取り組む課題:
脳梗塞についての本文のうち、「洞結節で発生した電気信号は心」から「然発見されることもあります。」までを一字も変えずに返してくれますか?

この記事を読んでわかること
・脳梗塞の原因になる不整脈の心房細動とは
・ラクナ梗塞とは?いわゆるかくれ脳梗塞
・ラクナ梗塞に対する再生医療
心房細動、ラクナ梗塞という言葉を聞いたことがありますか?
どちらも脳梗塞に関係する言葉です。
この2つには共通する問題点がある一方、脳梗塞の中での位置づけには若干の違いがあります。
ここでは心房細動、ラクナ梗塞について解説していきます。
脳梗塞の原因になる不整脈の心房細動とは
心臓には洞結節と房室結節という場所があります。
洞結節で発生した電気信号は心房を通り、その後に房室結節を通ってから心室へと向かいます。
規則正しく伝えられた電気信号はタイミングよく心房と心室を収縮させるため、心臓は効率よく血液を肺や全身へ送り出すことができます。
しかし心房細動では、洞結節以外の場所から電気信号が発生してしまったり、異常な電気回路が出来上がったりしているため、電気がうまく心室へ伝わらずに心房がプルプル震え(細動)てしまいます。
その結果心房の中では血流がうっ滞し、血栓ができる原因となります。
その血栓が血管を通って脳へ飛び、脳の血管を閉塞してしまうのが、心原性脳塞栓症という脳梗塞の一種です。
ラクナ梗塞とは?いわゆるかくれ脳梗塞
ラクナ梗塞というのは、脳の深い場所に発生する小さな脳梗塞のことです。
「ラクナ」というのは小さなくぼみという意味です。
脳の奥にある細い血管が詰まり起こるのがラクナ梗塞です。
高血圧や糖尿病など生活習慣病が原因で動脈硬化が発生し、その結果脳にある細い血管が詰まってしまいます。
小さな梗塞では脳のダメージも小さく、本人が症状を自覚していないことも多く、脳のMRIなどにより偶然発見されることもあります。
それが「かくれ脳梗塞」と呼ばれる理由です。
心房細動とラクナ梗塞に共通する問題点
心房細動、ラクナ梗塞両者に共通する問題点は、高齢の方に多いという点です。
心房細動は年齢とともにかかる割合が高くなり、80歳以上では10人に1人が心房細動と言われています。
ラクナ梗塞も心房細動と同じように年齢と共に発症する割合が高くなります。
どちらも放置すると新たな脳梗塞の発症や、脳梗塞の悪化が起きる原因となるため、発見された場合にはただちに治療が必要です。

データセットの項目:
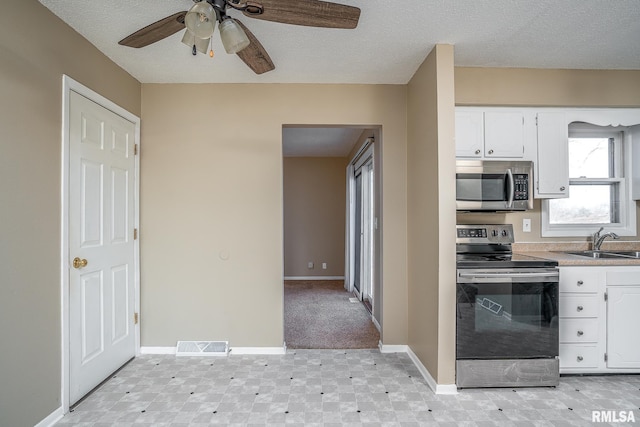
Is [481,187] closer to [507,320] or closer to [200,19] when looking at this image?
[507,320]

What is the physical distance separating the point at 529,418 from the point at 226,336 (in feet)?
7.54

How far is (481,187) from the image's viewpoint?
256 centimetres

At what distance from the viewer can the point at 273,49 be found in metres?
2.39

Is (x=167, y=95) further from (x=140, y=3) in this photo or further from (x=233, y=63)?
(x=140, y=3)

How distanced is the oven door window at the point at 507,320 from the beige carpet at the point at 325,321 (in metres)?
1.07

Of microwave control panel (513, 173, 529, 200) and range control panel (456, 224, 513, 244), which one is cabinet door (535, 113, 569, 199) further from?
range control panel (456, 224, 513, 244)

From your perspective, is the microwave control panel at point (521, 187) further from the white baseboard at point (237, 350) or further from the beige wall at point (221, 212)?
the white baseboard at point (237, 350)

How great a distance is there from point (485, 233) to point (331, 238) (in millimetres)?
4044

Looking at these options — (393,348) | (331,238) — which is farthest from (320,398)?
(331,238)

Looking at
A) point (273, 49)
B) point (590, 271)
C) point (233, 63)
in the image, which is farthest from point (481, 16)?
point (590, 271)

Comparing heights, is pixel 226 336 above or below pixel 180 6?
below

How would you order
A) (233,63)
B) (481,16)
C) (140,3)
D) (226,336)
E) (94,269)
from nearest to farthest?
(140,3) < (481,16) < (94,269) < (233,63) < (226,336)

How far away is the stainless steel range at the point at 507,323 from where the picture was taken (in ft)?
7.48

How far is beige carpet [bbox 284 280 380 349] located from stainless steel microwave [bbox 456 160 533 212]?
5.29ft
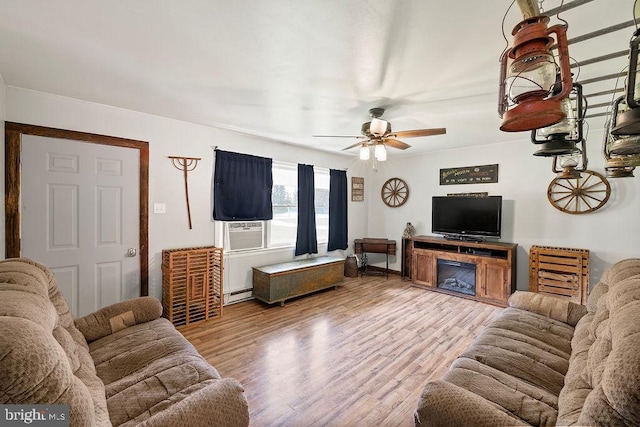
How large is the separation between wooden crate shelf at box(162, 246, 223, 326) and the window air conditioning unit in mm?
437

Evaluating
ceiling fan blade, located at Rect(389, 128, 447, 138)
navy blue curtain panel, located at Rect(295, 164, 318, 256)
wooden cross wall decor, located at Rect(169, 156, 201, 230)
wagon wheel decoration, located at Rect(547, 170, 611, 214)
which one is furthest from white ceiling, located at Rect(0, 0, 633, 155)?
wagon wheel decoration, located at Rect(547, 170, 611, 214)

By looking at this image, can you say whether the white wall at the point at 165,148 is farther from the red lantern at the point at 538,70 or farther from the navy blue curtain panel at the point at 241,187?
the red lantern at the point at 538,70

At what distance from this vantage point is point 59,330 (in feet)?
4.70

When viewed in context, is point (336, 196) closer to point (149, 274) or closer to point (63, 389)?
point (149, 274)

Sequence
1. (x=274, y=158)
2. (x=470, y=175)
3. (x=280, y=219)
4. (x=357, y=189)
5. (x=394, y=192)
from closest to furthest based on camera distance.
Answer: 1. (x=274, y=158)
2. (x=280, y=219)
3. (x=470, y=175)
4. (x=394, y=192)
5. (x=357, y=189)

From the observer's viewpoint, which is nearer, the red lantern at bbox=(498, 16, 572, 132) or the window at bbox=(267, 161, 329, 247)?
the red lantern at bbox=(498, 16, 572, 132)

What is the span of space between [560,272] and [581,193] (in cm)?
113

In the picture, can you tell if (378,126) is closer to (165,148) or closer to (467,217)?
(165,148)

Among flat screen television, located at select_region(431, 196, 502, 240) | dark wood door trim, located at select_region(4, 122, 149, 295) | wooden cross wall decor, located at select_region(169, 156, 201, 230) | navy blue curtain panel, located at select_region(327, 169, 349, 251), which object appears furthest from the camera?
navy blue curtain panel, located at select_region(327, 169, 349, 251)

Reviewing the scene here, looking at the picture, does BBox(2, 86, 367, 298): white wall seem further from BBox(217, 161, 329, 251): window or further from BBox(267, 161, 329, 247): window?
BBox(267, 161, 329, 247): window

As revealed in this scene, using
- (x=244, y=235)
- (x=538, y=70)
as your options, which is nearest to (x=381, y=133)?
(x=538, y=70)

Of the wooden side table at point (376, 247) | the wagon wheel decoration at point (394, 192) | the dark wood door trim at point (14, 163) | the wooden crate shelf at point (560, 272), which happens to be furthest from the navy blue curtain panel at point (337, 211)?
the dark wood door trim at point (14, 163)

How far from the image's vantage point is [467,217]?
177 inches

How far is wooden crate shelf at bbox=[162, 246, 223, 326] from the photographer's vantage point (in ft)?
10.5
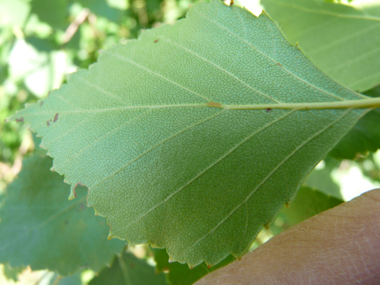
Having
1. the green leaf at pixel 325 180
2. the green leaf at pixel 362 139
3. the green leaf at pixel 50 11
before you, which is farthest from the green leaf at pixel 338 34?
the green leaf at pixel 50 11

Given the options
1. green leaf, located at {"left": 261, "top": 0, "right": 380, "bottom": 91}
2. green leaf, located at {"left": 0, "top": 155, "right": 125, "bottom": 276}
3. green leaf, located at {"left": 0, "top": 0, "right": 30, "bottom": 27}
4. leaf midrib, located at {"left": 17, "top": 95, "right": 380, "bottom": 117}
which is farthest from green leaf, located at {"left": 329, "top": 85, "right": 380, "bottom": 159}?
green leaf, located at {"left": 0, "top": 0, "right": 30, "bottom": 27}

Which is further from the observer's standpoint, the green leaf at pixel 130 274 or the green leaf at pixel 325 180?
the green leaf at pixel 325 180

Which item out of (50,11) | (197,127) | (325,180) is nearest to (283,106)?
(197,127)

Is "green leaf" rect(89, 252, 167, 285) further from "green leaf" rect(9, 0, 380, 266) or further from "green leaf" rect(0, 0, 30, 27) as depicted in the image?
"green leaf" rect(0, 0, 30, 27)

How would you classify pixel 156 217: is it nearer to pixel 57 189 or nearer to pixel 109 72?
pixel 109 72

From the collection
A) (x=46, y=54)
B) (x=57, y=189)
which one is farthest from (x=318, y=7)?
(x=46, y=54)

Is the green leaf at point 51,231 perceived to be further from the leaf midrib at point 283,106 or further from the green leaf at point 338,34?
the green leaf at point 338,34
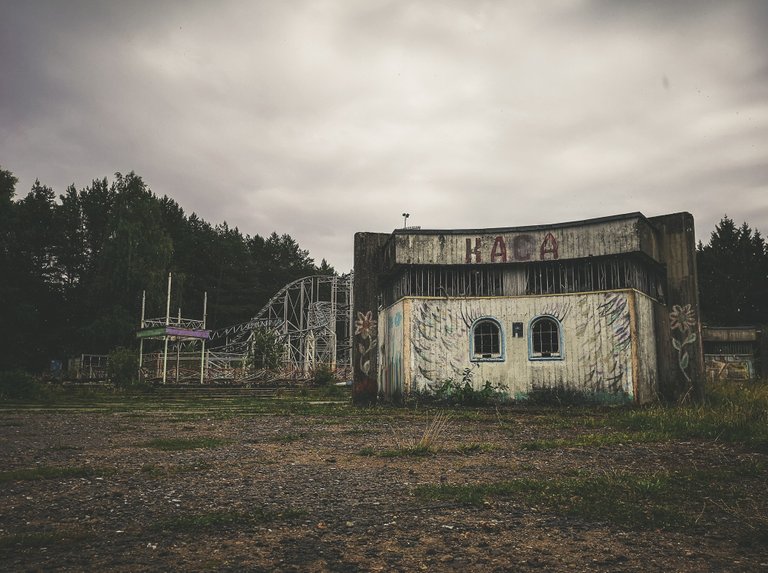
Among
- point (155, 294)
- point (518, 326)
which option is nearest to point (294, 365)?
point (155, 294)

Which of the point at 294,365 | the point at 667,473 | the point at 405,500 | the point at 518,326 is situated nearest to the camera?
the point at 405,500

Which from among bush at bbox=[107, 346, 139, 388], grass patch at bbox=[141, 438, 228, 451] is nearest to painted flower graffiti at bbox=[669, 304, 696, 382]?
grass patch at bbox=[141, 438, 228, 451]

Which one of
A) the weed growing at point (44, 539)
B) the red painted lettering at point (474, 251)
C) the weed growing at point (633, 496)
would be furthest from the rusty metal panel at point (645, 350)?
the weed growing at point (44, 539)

解答:
洞結節で発生した電気信号は心房を通り、その後に房室結節を通ってから心室へと向かいます。
規則正しく伝えられた電気信号はタイミングよく心房と心室を収縮させるため、心臓は効率よく血液を肺や全身へ送り出すことができます。
しかし心房細動では、洞結節以外の場所から電気信号が発生してしまったり、異常な電気回路が出来上がったりしているため、電気がうまく心室へ伝わらずに心房がプルプル震え(細動)てしまいます。
その結果心房の中では血流がうっ滞し、血栓ができる原因となります。
その血栓が血管を通って脳へ飛び、脳の血管を閉塞してしまうのが、心原性脳塞栓症という脳梗塞の一種です。
ラクナ梗塞とは?いわゆるかくれ脳梗塞
ラクナ梗塞というのは、脳の深い場所に発生する小さな脳梗塞のことです。
「ラクナ」というのは小さなくぼみという意味です。
脳の奥にある細い血管が詰まり起こるのがラクナ梗塞です。
高血圧や糖尿病など生活習慣病が原因で動脈硬化が発生し、その結果脳にある細い血管が詰まってしまいます。
小さな梗塞では脳のダメージも小さく、本人が症状を自覚していないことも多く、脳のMRIなどにより偶然発見されることもあります。